The work complements two existing compositions for piano and orchestra in Coll’s catalogue: the Piano Concertino (2012) – written for Nicolas Hodges and subsequently performed by Thomas Adès and the CBSO – and Ciudad sin sueño (2023) – a 20-minute fantasia for piano and orchestra premiered by Javier Perianes and Gustavo Gimeno in February 2024 in London and Toronto, loosely inspired by Manuel de Falla’s Nights in the Gardens of Spain.
In December 2024 Gerstein premiered Coll’s Two Waltzes Toward Civilization – a 10-minute work inspired by Lorca’s Poet in New York - at Chamber Music in Napa Valley before outings at Severance Hall, Carnegie Hall and the Salle Bourgie, Musée des Beaux-Arts de Montréal – a tour lauded by critics. In spring 2025 Gerstein gave European premieres of the work at Saffron Hall, Teatro Petruzzelli (Bari), Don Bosco (Basel), the Musikverein, the Fundação Calouste Gulbenkian, and the Boulez Saal. Just as Lorca’s verse teeters on the point of crisis, Coll’s dramatic, colourful music of extremes exists on a knife edge.

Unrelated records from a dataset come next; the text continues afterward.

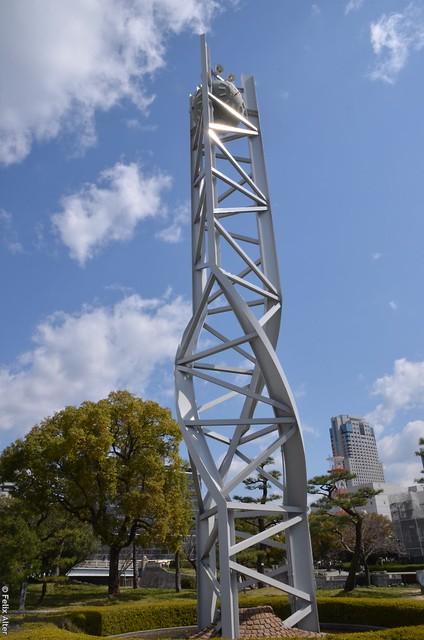 DSC_2651 - Hiroshima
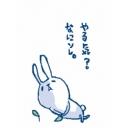 夜亜姉のゆるゆるほんわか生TV♥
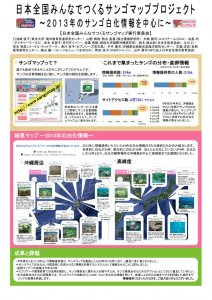 2013JCRS_Posterのサムネイル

Coll’s music made a major Australian debut in In September and October 2025, as Trio Isimsiz gave the Australian debut of the Piano Trio (2021) as part of a nationwide Musica Viva tour. A four-movement work of brilliant – but barbed – invention, it takes in everything from allusions to Strauss’ Die schweigsame Frau to a Larghetto ‘imbued by melodic features from the flamenco’, and a ‘hallucinated fugue’ as well as fragments of tango. The trio recorded the 17-minute work in 2023 – it was praised by The Strad as “teeming with rhythmic detail” and “seismic dynamic shifts”.
Limelight was similarly enthused about the work’s Australian premiere: “it takes the classical piano trio by the scruff of the neck and forges a tessellated language which deconstructs as it builds…concise rhythmic, harmonic, melodic and textural gestures contribute to a cohesive language which seem…to have emerged perfectly naturally.”